RUDOLF TANAHE BAMBRIDGE dit Rudy

Né le 28 février 1926 à Papeete. Fils de Tony Bambridge.

Après des études secondaires à Nouméa, il passe une licence de droit en métropole. De retour à Papeete, il s’associe en 1954 avec Maître Hoppenstedt comme avocat-défenseur.

Il est poussé par son père et le gouverneur Petitbon à s'engager en politique contre le « courant séparatiste » (dixit R. Bambridge) du RDPT. L’étude de Me Hoppensdedt devient une sorte de succursale de la section UDSR à laquelle les deux hommes appartiennent. Avoir une carte UDSR donne un accès facilité à l’étude et permet souvent de trouver du travail.

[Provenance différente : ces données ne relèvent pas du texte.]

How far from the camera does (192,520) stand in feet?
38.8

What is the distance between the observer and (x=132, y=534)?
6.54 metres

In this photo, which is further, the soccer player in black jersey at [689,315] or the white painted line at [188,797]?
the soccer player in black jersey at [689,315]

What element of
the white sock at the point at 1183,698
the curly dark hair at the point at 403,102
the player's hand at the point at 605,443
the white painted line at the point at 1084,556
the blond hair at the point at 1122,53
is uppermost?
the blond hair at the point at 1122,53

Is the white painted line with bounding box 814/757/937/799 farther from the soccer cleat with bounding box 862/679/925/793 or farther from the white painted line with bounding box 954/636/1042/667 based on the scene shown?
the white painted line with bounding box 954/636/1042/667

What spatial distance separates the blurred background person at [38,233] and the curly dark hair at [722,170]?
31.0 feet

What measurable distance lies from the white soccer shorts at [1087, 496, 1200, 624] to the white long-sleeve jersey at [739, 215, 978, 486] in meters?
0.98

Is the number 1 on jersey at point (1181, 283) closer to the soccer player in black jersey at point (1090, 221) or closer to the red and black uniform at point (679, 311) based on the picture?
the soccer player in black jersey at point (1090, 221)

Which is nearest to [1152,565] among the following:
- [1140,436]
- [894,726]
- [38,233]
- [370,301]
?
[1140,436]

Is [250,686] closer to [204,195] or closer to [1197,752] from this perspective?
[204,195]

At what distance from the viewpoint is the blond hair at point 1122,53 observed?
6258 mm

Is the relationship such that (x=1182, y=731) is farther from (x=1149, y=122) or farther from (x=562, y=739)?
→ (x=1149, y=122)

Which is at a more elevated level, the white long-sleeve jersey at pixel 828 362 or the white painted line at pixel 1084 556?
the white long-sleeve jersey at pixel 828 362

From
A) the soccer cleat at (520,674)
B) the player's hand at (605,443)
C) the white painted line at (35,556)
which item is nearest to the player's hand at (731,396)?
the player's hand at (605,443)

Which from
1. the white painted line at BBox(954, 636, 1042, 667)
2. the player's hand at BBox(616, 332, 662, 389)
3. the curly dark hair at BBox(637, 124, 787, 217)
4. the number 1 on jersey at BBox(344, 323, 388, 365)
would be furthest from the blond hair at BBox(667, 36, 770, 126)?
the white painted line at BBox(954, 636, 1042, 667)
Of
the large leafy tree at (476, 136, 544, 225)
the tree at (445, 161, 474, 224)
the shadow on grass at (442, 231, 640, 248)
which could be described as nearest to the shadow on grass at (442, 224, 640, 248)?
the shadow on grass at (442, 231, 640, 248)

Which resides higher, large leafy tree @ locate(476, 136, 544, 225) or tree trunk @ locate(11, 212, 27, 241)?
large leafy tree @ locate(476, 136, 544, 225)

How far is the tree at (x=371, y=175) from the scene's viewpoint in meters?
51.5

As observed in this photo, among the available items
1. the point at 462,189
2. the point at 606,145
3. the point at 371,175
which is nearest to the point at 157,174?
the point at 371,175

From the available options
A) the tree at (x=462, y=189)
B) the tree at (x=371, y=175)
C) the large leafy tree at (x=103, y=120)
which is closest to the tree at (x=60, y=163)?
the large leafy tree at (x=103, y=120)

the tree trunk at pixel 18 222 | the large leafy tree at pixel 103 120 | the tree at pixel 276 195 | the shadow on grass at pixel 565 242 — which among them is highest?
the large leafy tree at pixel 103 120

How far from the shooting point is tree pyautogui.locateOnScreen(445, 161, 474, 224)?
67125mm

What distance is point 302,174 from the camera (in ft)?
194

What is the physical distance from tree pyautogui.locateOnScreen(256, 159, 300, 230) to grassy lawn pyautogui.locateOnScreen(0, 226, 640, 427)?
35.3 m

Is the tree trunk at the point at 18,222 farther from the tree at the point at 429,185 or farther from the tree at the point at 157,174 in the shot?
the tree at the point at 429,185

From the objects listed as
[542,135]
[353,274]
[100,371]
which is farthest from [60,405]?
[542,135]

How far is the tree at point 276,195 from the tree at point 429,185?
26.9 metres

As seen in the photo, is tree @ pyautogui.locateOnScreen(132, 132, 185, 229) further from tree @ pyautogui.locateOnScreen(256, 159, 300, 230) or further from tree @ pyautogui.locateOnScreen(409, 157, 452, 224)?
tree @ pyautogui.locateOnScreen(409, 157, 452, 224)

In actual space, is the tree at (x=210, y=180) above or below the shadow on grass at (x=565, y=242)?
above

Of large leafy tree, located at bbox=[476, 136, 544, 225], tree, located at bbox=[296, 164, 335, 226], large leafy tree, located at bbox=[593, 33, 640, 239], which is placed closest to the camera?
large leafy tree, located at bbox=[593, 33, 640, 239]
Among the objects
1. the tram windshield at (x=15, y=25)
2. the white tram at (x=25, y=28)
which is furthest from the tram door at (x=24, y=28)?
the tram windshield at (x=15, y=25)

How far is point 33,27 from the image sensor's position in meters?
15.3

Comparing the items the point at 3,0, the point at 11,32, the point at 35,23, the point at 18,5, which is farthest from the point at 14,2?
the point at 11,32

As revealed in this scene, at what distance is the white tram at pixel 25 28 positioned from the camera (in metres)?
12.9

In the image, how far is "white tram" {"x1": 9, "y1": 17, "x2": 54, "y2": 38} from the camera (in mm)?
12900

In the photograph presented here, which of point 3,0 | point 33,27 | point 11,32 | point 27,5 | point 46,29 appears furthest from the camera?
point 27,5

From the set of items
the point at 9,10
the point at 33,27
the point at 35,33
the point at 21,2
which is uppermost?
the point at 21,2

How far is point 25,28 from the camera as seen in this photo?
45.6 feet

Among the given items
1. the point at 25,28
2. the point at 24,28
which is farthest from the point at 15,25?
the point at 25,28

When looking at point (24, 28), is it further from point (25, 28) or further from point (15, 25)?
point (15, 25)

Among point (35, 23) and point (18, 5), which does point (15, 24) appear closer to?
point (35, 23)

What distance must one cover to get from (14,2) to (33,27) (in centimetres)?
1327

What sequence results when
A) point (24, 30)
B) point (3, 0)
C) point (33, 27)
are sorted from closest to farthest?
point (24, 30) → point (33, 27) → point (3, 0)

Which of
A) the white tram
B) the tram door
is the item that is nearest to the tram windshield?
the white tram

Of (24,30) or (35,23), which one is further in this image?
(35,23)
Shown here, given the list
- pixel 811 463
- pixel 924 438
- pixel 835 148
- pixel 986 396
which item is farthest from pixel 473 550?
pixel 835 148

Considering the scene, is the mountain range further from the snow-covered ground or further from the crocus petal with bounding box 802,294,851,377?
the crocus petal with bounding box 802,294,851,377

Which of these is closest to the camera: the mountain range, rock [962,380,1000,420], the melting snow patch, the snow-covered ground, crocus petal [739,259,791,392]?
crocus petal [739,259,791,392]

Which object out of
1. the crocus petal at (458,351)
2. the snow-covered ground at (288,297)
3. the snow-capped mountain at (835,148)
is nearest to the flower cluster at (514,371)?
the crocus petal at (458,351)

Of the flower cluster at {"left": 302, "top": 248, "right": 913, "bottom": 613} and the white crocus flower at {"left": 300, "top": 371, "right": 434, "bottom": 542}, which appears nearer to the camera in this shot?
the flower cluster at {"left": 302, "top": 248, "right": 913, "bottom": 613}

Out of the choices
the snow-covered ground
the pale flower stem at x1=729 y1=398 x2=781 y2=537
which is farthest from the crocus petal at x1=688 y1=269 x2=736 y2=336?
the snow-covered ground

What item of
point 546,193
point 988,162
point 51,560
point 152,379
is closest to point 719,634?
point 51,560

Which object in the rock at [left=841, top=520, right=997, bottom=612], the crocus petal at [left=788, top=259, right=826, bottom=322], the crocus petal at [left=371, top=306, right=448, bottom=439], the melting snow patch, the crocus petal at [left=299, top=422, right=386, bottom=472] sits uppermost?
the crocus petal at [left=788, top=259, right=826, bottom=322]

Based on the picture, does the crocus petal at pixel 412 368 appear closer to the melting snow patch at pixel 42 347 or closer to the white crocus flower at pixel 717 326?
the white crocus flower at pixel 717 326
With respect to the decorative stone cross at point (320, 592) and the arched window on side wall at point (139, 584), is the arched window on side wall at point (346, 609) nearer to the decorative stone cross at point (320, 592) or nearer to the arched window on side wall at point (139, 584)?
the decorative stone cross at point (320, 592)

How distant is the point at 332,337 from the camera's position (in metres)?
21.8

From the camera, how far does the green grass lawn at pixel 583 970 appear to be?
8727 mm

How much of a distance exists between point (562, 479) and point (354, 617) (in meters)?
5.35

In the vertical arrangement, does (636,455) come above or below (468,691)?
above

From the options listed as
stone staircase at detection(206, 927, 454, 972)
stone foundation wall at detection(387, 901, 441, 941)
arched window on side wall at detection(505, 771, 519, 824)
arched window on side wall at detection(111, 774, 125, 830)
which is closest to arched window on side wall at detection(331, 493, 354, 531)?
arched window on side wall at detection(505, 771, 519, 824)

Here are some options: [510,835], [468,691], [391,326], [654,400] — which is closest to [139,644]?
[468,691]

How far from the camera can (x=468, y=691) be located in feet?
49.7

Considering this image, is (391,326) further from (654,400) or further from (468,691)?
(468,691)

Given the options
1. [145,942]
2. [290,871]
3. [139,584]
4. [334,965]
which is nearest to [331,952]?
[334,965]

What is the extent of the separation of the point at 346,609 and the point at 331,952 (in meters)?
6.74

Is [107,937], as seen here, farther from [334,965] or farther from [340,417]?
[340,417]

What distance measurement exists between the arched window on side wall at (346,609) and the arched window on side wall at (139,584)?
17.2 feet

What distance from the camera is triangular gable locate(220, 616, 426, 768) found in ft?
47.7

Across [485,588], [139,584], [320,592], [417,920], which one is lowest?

R. Bambridge se présente aux élections législatives de 1956 avec un programme que le gouverneur Toby juge « conservateur ». La campagne a été rude et émaillée de violences selon le récit qu’il en donne plus tard au quotidien Le Journal de Tahiti (8 octobre 1974). Déception du candidat auquel les services de renseignements de la police attribuaient déjà la victoire. Il recueille un peu plus de 8 000 voix quand Pouvanaa en obtient 12 280.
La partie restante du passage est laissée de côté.